# Weihenstephan Hefe Clone



## blakie21 (17/11/11)

Hi guys

I have made quite a few kit brews now, all turning out great by my standards. Unfortunately I can't go out and get a pint and enjoy it anymore unless I go somewhere with really good beers on tap as I can honestly say my beers are way ahead! 

I haven't bothered going to extract brewing because kits seemed easier but am considering going all grain after making a chocolate stout with grains and a kit. 

My question to you guys is, apart from the cost of AG being alot cheaper and being able to tweak recipes, will I notice a big difference? 
I recently made a weihenstephan hefe clone with a kit and 3068 yeast and came very close.. until I tried both together. I am pretty impressed that I got so close but I seem to be missing something I can't explain. My beer is missing the 'bite'. I apologise for the terrible explanation I can't do much better. 

My other question is, has anyone got a recipe that is very close? If it is possible with only all grain I will switch right now! I seriously love my weihenstephan haha. 

I would still be making band-aid beer if it wasn't for these forums!
Cheers guys


----------



## Nick JD (17/11/11)

With the heavily yeast-driven beers like hefeweizens you'll get a pretty decent result with extract brewing because the primary flavour components are yeast derived.

Where AG excels is in the styles that are malt driven. And to a lesser degree, hop driven. 

Try to clone a smooth Euro Lager with extracts and it's next to unpossible. But Hefes and Belgians suit extract brewing.

Fact remains that if you want to stop getting "close" and get "exact" you have to be using the same ingredients as the commerical breweries. Like with anything - you can completely screw up a lot of things and still get it right if you have the right stuff.

Cloning beers is 75% ingredients; 25% not ******* it up.


----------



## Dazza88 (17/11/11)

have you tried the search function?

http://www.google.com/search?q=site%3Awww....388&bih=715

and good on ya if ya happy with ya kit brewing, the best ones i ever did were the coopers dark ale and the english bitter, the sparkling ale wasn't bad either. 

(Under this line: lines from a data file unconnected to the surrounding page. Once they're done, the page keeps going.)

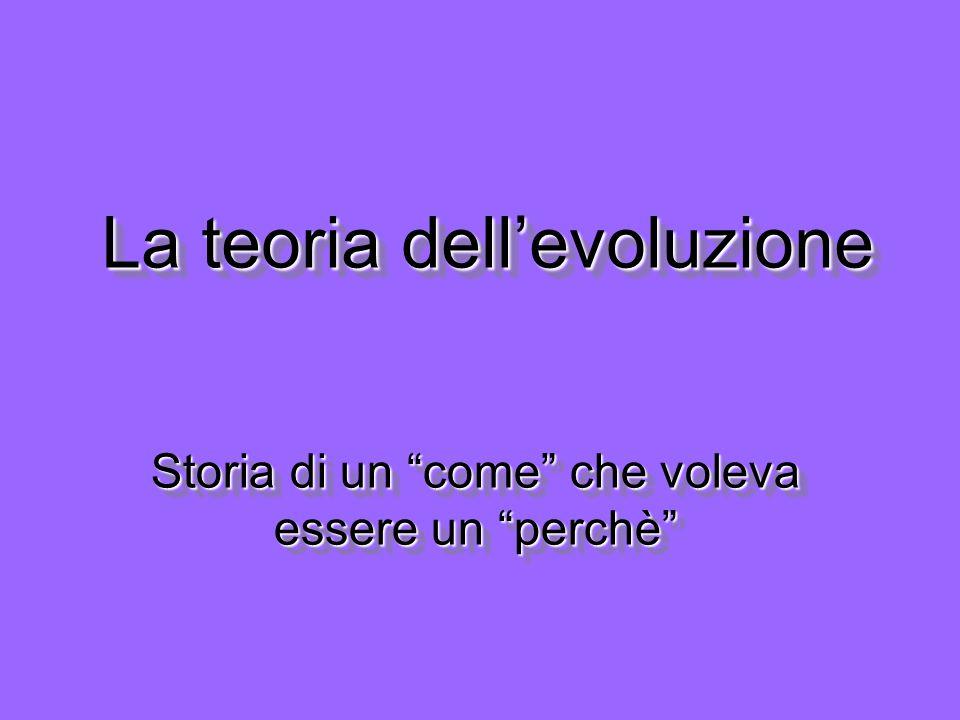 La teoria dellevoluzione Storia di un come che voleva essere un perchè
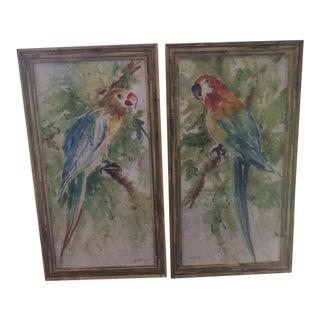 Vintage Parrot Paintings - A Pair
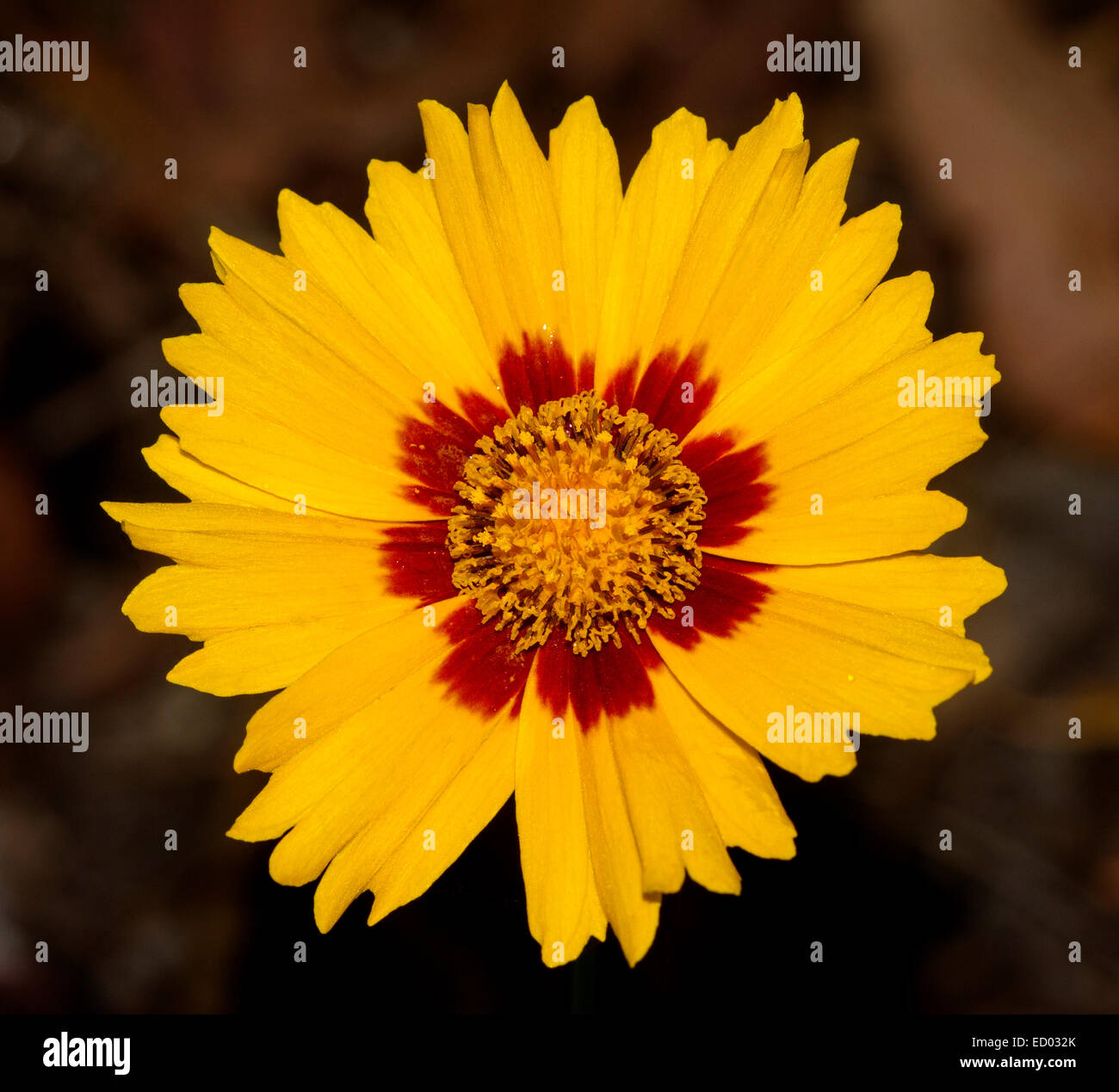 Yellow flowers with dark center stock photos yellow flowers with vivid yellow flower with inner band of deep red of coreopsis lanceolata sterntaler mightylinksfo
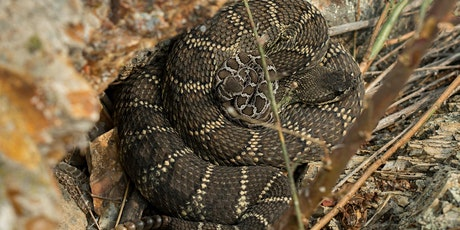 Living With Rattlesnakes tickets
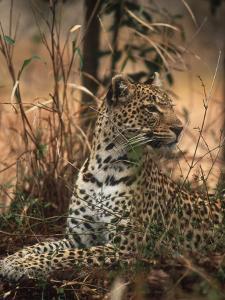 Leopard, Panthera Pardus, Londolozi Game Reserve by Yvette Cardozo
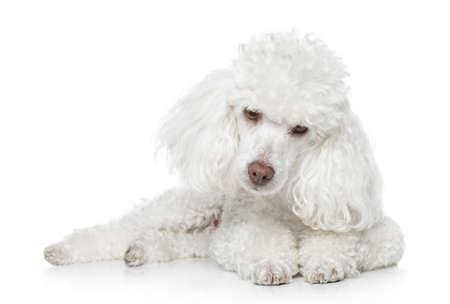 miniature breed: Blanco Caniche de juguete mentir sobre fondo blanco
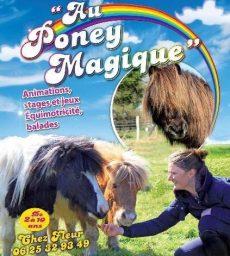 Au Poney Magique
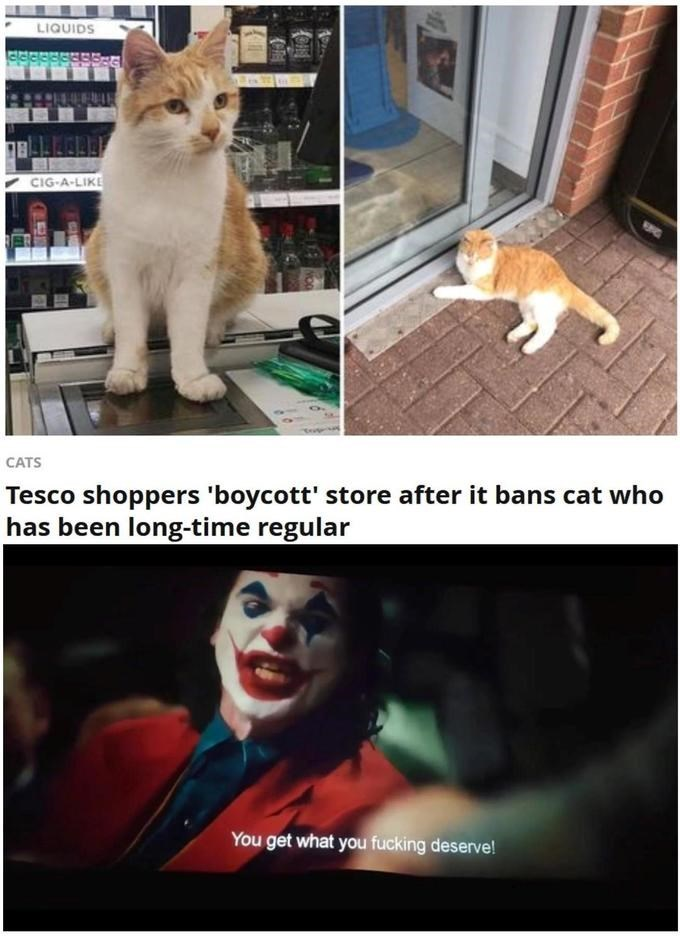 Cat - LIQUIDS AB69 CIG-A-LIKE ENG Tesco shoppers 'boycott' store after it bans cat who has been long-time regular CATS You get what you fucking deserve!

People may be able to give you more direction if you actually post the details of the recipe you used.


----------



## jakub76 (17/11/11)

I have also been working towards emulating the nice spiciness of the Weihenstephan and Franziskaner Hefe. The 3068 does very well at this when pitched cold (14C) and fermented cool (17C). Warmer temps and small pitches will result in more banana flavour which I don't really like.

As for my recipe I use a bit of Munich malt for some extra malt flavour and colour, Carapils for sweetness, about 60% Wheat and the rest Pils. I do a decoction mash which also adds more colour and a unique flavour character. The clove character can be further encouraged by doing a ferulic acid mash rest at around 43C - something you can't control when using extract.

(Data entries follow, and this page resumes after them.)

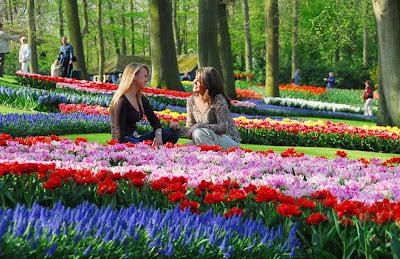 цветы-голландии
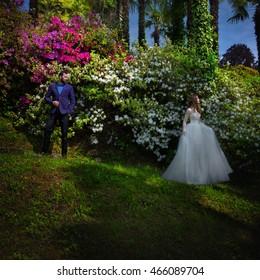 Beautiful stylish newlyweds posing in the garden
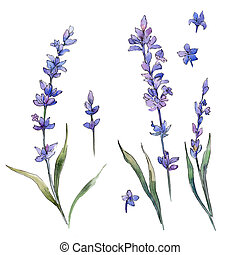 Wildflower lavander flower in a watercolor style isolated.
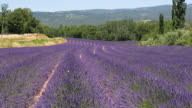 WS View of Lavender Field / St. Remy de Provence, Provence, France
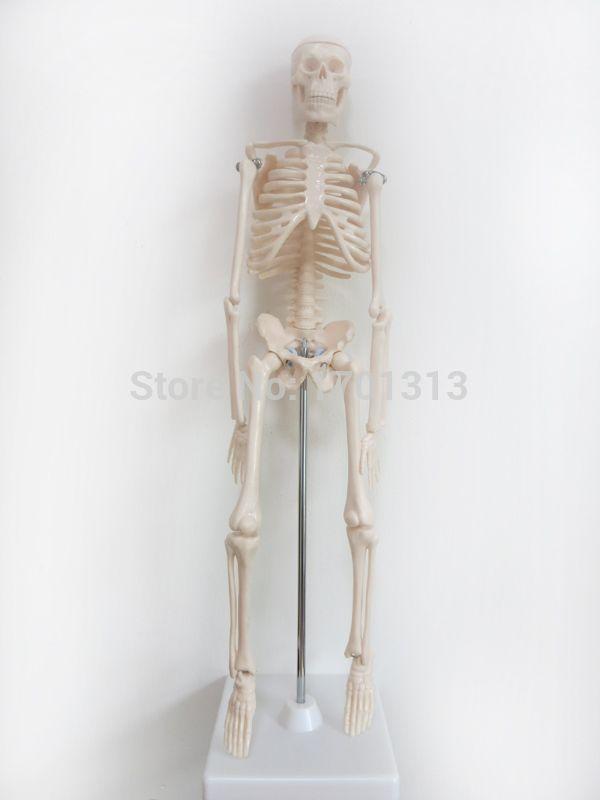 45 cm Hohe qualität menschliches skelett modell Spezielle dekoration Familie personifizierte dekorative Figuren scheletro umano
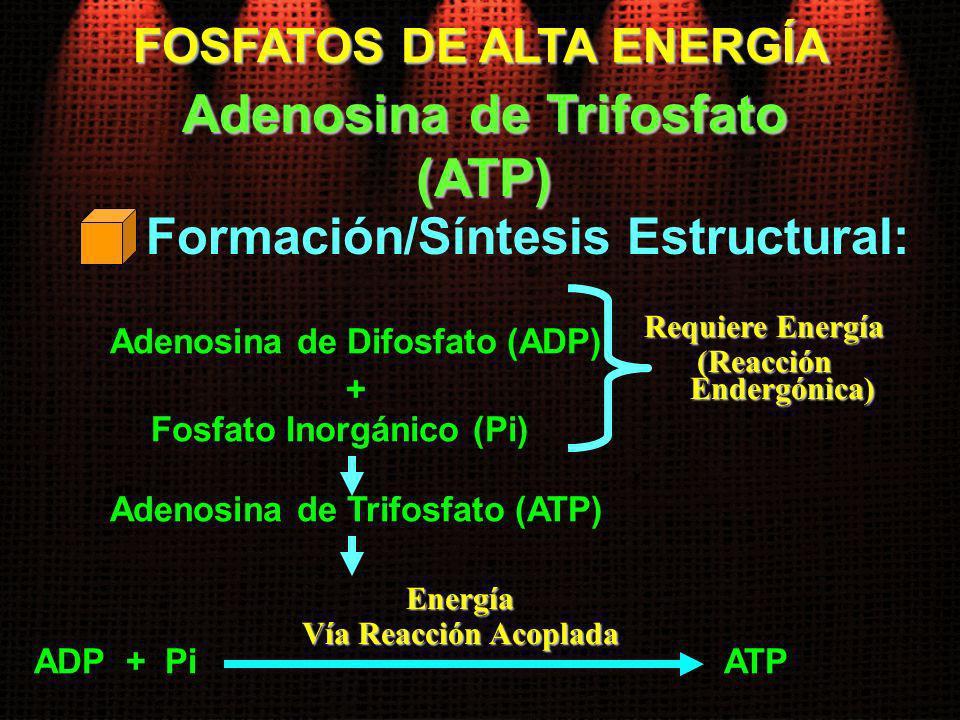 FOSFATOS DE ALTA ENERGÍA Formación/Síntesis Estructural: Adenosina de Trifosfato (ATP) Adenosina de Difosfato (ADP) Requiere Energía (Reacción Endergó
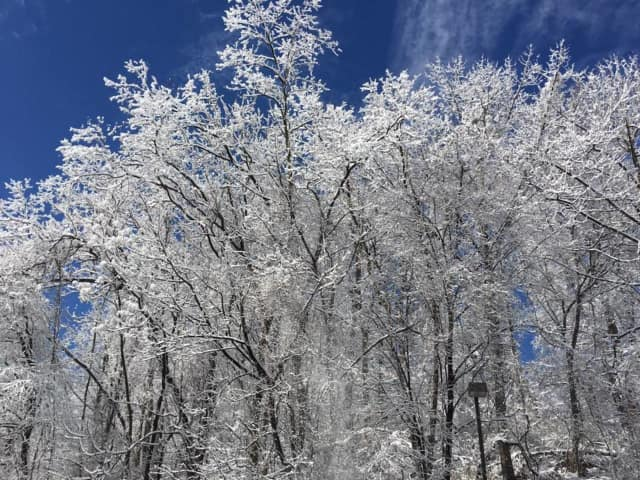 Frost is possible overnight across interior Fairfield County.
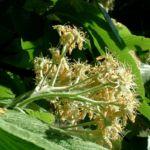 Bild: Echte Mehlbeere Blüte weiß Sorbus aria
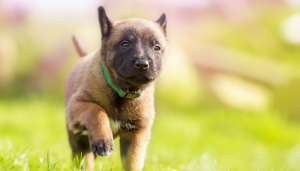 5 Easy Puppy Training Games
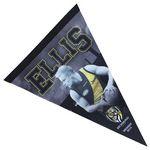 Team Flag/ Pennant (45cmx20cm)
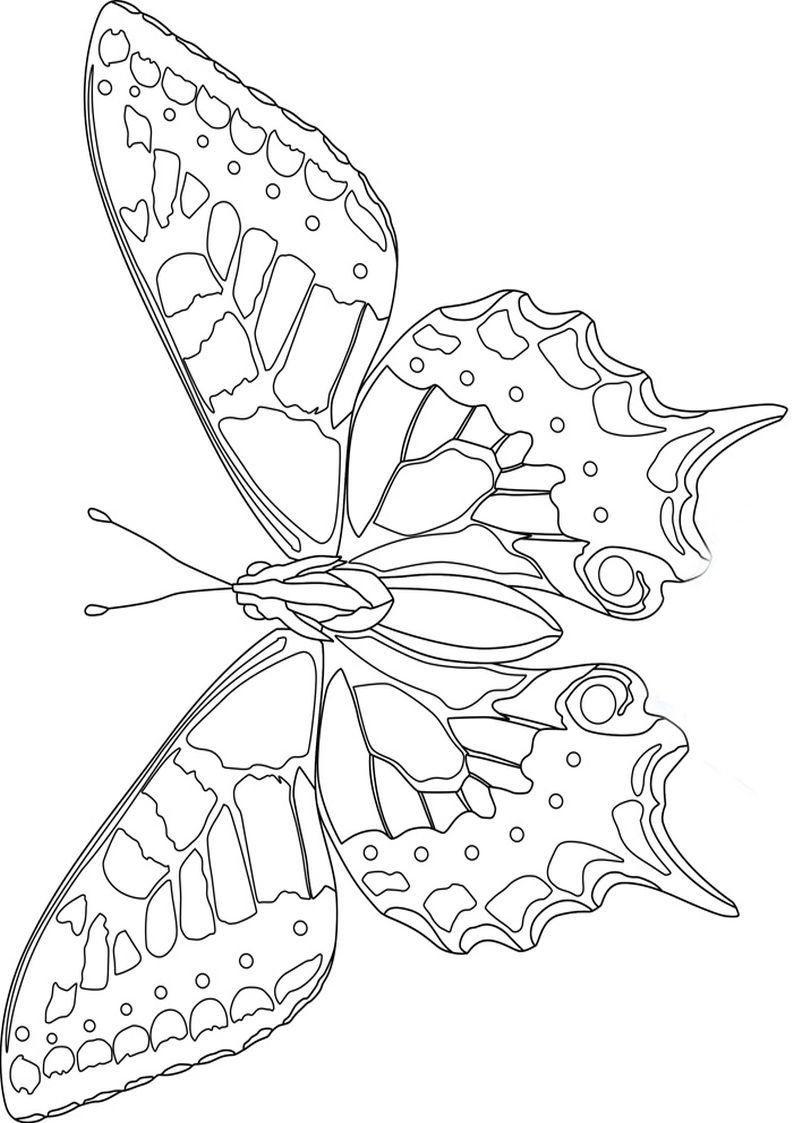 Motyle Do Kolorowania Szukaj W Google Kelebekler Mozaik Desenler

Though I'm sure you could get a decent result using extract. Most wheat malt extract is 40-50% wheat and extract generally finishes a bit high so you would theoretically get a bit of sweetness in the finished beer.


----------



## blakie21 (17/11/11)

Maybe thats why I have really enjoyed my beers so far. Made a couple of wheat beers, a belgian blonde, and a IPA. You make a really good point Nick and makes alot of sense now that I think about it. I may have to make the switch to AG anyway since euro lagers are on my "to brew list" and lagers so far have been decent but not anywhere near a euro lager. But so far my beers have been yeast driven or hop driven mostly. 

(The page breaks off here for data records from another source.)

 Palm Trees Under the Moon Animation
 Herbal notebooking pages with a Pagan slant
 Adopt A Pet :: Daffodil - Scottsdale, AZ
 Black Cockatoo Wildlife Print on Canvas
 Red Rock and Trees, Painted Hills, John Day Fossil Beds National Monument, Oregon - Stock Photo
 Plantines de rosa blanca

I have been happy with all of my kit brews so far since looking for fresh kits and using malt and decent yeast. I may have to give the 3068 cooler since mine was at around 20c since I don't mind banana in my beer. I think the spec malts might help me on my next quest for the hefe . Do you guys think spec malts will help make a better hefe? 

To be honest I am pretty happy and to want to beat or fully clone a brew which costs $80-100 a carton should be out of my reach otherwise I would not be buying them! Can't hurt to try ;D

For anybody interested my simple hefe clone was -

Thomas Coopers Wheat Beer
1.5kg Liquid Wheat Malt 
3068 yeast

Thanks guys.


----------



## Nick JD (18/11/11)

Blakie said:


> Thomas Coopers Wheat Beer
> 1.5kg Liquid Wheat Malt
> 3068 yeast



Give this a go, Blakie. Easy Belgian.

Thomas Coopers Wheat Beer
1.5kg Liquid Malt 
1kg Dextrose
1214 yeast


----------



## blakie21 (18/11/11)

Cheers Nick,

Been looking for a recipe to use the 1214! 
Would you suggest any specialty grains steeped or not bother?


----------



## Silo Ted (18/11/11)

Blake, keep a bottle of your wheaty in the fridge upside down, and drink after a day when all the yeast is suspended. It will taste a lot different, and might be what youre looking for.


----------



## blakie21 (18/11/11)

Cheers Silo,

I have kegs now so I basically just shake it up whenever I feel like a beer . Tastes much better with the yeast though for sure!


----------



## Nick JD (18/11/11)

Blakie said:


> Cheers Nick,
> 
> Been looking for a recipe to use the 1214!
> Would you suggest any specialty grains steeped or not bother?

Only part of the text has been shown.